Report each line from the records where the string "databases" turns up.

============================================================

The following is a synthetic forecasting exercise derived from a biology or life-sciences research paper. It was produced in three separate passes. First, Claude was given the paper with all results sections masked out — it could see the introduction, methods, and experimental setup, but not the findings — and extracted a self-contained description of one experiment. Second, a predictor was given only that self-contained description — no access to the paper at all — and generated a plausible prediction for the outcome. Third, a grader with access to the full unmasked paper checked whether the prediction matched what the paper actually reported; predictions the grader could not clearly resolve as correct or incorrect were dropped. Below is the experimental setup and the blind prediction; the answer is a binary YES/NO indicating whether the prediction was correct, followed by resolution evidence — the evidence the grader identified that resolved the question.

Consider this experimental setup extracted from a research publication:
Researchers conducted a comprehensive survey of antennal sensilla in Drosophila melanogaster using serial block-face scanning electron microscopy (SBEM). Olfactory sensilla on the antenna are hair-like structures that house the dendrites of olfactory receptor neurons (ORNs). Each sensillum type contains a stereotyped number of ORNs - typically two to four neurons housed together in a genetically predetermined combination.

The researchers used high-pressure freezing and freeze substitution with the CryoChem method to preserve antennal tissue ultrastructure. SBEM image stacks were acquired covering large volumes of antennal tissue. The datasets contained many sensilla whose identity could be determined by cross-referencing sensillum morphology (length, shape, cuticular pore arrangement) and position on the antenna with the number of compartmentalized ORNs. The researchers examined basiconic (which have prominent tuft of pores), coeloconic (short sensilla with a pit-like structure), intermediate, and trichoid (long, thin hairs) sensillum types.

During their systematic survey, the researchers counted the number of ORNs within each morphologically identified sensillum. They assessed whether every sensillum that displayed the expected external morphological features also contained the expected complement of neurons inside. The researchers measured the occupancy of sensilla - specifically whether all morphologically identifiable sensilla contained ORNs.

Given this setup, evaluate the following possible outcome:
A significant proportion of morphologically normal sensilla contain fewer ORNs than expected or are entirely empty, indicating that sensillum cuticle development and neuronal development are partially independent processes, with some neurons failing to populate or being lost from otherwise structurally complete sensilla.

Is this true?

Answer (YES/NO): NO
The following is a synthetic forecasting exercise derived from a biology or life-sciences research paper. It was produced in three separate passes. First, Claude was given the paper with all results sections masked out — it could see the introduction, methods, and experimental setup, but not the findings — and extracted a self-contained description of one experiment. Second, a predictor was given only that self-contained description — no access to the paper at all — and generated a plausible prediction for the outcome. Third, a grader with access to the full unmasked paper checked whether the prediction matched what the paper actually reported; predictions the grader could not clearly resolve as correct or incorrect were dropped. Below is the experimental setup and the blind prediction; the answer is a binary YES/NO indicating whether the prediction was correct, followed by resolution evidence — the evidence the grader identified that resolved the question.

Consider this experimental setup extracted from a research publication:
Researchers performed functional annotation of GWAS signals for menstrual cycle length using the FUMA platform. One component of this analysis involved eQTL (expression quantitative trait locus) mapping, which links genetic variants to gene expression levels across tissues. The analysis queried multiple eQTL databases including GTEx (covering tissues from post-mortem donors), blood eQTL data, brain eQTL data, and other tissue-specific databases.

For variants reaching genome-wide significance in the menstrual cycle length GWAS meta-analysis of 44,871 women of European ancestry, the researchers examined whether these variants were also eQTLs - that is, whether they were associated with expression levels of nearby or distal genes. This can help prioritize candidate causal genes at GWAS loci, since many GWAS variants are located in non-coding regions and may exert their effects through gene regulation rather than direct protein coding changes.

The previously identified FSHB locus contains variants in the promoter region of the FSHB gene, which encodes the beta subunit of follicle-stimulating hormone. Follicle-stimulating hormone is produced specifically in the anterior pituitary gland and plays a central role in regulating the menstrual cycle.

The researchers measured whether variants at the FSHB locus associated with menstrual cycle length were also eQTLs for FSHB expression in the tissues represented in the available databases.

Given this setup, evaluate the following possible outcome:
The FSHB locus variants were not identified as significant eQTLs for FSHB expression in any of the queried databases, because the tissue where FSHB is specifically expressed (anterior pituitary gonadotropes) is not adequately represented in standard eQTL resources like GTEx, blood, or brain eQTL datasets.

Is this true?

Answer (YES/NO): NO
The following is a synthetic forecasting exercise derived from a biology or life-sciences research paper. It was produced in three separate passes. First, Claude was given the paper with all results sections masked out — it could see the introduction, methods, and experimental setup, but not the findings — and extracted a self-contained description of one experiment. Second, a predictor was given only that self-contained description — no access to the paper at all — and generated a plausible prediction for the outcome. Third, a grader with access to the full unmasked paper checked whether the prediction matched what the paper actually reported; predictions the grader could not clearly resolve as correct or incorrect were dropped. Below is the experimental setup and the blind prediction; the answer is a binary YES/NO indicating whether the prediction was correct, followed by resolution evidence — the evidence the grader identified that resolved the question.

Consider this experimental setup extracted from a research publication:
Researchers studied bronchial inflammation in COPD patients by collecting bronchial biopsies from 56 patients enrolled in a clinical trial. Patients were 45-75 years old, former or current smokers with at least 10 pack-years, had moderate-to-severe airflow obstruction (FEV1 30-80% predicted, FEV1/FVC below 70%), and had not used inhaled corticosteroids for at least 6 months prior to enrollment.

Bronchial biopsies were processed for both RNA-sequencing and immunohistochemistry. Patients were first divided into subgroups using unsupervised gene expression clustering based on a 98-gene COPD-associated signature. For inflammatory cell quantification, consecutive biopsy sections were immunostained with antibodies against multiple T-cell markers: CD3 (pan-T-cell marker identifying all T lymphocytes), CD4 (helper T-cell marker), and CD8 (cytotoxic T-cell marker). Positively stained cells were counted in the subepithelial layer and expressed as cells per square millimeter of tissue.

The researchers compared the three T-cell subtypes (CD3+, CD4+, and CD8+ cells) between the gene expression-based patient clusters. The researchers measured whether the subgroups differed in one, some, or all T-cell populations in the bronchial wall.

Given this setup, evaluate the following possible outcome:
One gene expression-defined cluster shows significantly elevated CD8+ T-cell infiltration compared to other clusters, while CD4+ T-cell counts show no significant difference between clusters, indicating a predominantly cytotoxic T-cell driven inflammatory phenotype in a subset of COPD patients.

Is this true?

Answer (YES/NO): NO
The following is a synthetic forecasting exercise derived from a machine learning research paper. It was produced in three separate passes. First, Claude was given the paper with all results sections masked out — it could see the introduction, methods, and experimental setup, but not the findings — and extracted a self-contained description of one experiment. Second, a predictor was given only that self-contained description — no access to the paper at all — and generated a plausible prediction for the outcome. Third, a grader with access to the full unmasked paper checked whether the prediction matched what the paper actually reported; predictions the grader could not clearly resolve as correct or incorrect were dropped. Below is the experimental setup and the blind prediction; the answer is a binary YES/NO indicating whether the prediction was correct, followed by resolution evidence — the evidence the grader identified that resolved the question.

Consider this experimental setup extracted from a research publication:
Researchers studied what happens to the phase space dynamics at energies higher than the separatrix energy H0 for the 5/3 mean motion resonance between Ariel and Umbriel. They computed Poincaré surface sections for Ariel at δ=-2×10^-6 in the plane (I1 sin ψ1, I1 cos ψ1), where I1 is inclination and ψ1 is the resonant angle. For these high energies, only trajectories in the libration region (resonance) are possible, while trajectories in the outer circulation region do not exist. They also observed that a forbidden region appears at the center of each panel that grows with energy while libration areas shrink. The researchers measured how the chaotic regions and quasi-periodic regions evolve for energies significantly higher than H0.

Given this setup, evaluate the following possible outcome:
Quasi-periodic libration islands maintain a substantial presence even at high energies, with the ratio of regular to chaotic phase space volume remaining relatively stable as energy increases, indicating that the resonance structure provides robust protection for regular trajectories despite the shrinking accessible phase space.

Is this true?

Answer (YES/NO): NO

============================================================

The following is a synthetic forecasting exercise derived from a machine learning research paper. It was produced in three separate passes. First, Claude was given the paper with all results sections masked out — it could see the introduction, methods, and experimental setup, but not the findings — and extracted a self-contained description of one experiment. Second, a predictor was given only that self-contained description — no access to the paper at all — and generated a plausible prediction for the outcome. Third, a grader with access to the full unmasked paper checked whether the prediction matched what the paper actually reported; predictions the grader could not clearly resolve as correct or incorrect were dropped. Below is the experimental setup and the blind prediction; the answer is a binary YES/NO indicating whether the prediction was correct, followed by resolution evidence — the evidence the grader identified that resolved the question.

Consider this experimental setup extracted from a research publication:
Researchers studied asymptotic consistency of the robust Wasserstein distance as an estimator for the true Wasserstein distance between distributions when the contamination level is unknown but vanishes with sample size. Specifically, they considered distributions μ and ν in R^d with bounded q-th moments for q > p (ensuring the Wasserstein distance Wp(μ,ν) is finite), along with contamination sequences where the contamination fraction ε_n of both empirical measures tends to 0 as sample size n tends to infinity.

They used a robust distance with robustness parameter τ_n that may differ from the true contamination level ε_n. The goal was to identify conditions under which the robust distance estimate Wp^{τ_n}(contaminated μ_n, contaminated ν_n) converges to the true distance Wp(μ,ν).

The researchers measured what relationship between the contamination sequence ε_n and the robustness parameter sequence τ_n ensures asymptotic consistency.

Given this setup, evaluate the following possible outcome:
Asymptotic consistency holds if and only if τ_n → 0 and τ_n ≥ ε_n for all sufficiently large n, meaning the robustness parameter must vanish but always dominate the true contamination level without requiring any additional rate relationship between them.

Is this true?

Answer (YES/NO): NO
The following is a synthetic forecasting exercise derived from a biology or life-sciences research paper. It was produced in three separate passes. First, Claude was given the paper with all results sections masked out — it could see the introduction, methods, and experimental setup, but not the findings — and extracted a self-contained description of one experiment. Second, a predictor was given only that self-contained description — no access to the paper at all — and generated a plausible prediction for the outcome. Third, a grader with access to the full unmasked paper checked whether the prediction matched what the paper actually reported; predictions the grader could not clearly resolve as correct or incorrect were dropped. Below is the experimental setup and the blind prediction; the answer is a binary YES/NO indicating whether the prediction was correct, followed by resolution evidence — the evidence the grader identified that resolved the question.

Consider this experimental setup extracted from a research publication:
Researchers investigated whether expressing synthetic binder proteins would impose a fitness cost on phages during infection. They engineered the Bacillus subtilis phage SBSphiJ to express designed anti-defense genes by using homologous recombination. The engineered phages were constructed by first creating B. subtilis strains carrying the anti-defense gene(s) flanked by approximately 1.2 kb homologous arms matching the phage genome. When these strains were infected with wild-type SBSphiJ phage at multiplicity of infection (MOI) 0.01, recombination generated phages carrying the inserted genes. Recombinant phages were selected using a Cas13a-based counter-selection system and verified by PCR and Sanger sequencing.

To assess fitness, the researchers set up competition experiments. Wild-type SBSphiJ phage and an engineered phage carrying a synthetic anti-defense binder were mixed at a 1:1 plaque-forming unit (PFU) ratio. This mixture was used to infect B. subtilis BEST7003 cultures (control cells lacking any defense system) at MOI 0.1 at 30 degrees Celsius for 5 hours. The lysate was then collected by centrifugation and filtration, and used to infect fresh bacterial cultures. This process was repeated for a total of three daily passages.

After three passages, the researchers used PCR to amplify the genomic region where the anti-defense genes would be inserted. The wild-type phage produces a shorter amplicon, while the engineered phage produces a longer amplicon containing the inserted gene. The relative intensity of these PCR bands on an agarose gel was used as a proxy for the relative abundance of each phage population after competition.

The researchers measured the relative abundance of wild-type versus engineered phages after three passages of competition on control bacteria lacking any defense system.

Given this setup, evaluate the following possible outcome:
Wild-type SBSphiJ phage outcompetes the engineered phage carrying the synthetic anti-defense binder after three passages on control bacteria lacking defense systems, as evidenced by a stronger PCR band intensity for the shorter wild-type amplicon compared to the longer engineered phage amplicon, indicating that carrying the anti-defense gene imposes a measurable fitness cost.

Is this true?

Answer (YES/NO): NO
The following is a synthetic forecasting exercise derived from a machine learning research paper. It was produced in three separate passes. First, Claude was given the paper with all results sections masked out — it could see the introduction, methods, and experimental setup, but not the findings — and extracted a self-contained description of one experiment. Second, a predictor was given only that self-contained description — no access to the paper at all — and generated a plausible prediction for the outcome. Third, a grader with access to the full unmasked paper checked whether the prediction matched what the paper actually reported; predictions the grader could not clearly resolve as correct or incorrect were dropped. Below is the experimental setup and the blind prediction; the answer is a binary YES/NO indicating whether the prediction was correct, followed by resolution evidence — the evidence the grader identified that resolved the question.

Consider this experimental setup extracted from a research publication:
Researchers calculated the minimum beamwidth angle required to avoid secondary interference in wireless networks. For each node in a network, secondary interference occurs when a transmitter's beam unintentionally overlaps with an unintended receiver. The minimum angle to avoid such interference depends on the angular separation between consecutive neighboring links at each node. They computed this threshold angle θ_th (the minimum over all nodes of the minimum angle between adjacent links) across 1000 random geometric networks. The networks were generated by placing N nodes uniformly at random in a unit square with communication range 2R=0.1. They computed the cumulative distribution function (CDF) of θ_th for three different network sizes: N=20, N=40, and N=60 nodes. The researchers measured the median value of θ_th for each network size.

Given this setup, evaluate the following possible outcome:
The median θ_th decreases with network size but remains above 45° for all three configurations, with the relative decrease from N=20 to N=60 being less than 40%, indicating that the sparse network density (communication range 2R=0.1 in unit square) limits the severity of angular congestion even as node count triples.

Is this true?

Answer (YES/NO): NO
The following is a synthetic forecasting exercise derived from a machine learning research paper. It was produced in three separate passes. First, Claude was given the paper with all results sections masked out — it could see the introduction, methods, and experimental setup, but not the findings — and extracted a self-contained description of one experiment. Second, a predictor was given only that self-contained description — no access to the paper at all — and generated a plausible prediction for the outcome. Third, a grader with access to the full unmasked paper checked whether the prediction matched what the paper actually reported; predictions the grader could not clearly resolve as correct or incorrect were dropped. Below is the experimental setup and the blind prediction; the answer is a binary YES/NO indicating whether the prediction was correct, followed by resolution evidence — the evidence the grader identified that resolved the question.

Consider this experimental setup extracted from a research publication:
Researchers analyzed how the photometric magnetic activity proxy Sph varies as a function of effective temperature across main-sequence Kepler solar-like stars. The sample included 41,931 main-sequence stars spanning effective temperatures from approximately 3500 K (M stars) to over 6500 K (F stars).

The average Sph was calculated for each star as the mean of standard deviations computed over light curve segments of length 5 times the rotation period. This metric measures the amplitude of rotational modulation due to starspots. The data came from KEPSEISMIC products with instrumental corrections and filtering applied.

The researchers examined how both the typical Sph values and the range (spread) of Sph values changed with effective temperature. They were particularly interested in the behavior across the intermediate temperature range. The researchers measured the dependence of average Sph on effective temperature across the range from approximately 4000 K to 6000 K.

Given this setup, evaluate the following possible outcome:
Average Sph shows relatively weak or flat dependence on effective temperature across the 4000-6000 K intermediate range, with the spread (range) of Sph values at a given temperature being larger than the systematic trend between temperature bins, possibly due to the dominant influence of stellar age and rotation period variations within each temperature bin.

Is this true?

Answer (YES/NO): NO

============================================================

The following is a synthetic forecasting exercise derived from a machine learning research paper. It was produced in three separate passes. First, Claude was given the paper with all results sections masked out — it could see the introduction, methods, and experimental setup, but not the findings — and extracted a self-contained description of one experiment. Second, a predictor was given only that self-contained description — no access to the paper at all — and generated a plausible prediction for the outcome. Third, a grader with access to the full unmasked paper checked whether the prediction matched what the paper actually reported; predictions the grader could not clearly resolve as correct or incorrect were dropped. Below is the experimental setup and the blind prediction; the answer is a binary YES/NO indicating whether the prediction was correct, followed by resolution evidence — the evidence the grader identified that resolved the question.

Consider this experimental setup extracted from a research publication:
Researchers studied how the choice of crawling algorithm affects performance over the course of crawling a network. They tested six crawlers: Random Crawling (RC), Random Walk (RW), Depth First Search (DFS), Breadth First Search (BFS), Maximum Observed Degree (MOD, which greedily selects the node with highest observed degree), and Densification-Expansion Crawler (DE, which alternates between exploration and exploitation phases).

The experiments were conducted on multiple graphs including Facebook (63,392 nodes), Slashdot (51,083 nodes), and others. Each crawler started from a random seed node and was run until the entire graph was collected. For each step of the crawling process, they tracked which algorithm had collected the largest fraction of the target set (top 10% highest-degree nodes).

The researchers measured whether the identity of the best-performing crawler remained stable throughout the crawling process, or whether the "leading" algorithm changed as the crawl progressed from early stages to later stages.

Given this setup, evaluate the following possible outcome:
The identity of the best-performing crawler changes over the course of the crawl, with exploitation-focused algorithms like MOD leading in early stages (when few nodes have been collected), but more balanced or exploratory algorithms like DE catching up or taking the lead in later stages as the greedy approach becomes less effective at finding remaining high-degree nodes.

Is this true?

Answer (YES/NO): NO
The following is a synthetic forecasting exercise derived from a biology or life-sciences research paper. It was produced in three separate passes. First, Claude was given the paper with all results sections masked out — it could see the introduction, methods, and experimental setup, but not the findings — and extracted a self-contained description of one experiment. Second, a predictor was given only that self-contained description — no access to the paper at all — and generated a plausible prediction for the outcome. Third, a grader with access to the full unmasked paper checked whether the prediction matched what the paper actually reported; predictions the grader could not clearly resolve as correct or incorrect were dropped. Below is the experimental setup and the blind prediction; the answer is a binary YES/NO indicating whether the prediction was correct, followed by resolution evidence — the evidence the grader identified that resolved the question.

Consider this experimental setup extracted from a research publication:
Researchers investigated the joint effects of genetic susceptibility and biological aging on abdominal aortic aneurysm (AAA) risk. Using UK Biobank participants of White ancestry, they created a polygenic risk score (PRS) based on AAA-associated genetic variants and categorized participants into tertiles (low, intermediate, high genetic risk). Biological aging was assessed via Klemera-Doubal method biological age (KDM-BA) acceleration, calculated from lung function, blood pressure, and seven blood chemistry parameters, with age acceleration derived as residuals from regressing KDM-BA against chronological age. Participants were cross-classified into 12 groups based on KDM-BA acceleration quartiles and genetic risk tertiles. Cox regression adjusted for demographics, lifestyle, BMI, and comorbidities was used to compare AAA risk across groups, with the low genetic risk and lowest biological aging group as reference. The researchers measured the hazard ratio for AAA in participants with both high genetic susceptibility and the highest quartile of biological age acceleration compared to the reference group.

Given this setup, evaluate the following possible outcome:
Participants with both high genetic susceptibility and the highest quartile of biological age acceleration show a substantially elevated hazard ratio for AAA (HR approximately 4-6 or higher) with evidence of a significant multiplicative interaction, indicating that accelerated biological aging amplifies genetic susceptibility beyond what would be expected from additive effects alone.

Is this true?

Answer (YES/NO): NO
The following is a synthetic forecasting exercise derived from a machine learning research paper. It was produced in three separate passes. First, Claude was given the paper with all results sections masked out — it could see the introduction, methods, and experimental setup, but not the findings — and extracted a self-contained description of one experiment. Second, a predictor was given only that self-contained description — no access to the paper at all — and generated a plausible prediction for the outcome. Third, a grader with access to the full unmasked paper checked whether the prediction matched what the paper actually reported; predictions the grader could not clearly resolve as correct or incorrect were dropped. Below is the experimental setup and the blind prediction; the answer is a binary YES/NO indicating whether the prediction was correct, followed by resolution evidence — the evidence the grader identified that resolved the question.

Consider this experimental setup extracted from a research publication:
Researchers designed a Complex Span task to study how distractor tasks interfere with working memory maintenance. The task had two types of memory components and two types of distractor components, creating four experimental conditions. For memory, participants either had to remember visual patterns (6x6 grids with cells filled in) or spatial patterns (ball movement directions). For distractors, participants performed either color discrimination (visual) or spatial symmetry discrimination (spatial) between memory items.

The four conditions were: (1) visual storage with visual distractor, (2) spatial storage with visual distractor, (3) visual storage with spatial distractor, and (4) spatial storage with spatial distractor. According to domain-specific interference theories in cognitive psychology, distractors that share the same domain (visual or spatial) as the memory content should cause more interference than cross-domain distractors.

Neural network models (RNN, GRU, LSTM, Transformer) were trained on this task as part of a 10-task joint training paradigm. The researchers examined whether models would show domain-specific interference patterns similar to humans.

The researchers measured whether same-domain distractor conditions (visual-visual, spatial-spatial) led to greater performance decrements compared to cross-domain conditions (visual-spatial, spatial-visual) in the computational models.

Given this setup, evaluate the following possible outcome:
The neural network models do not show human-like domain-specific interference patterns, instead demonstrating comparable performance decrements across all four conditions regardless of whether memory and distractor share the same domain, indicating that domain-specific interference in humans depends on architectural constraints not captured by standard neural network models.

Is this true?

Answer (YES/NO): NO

============================================================

__OUTPUT OF THE TASK__
Researchers performed functional annotation of GWAS signals for menstrual cycle length using the FUMA platform. One component of this analysis involved eQTL (expression quantitative trait locus) mapping, which links genetic variants to gene expression levels across tissues. The analysis queried multiple eQTL databases including GTEx (covering tissues from post-mortem donors), blood eQTL data, brain eQTL data, and other tissue-specific databases.
The researchers measured whether variants at the FSHB locus associated with menstrual cycle length were also eQTLs for FSHB expression in the tissues represented in the available databases.
The FSHB locus variants were not identified as significant eQTLs for FSHB expression in any of the queried databases, because the tissue where FSHB is specifically expressed (anterior pituitary gonadotropes) is not adequately represented in standard eQTL resources like GTEx, blood, or brain eQTL datasets.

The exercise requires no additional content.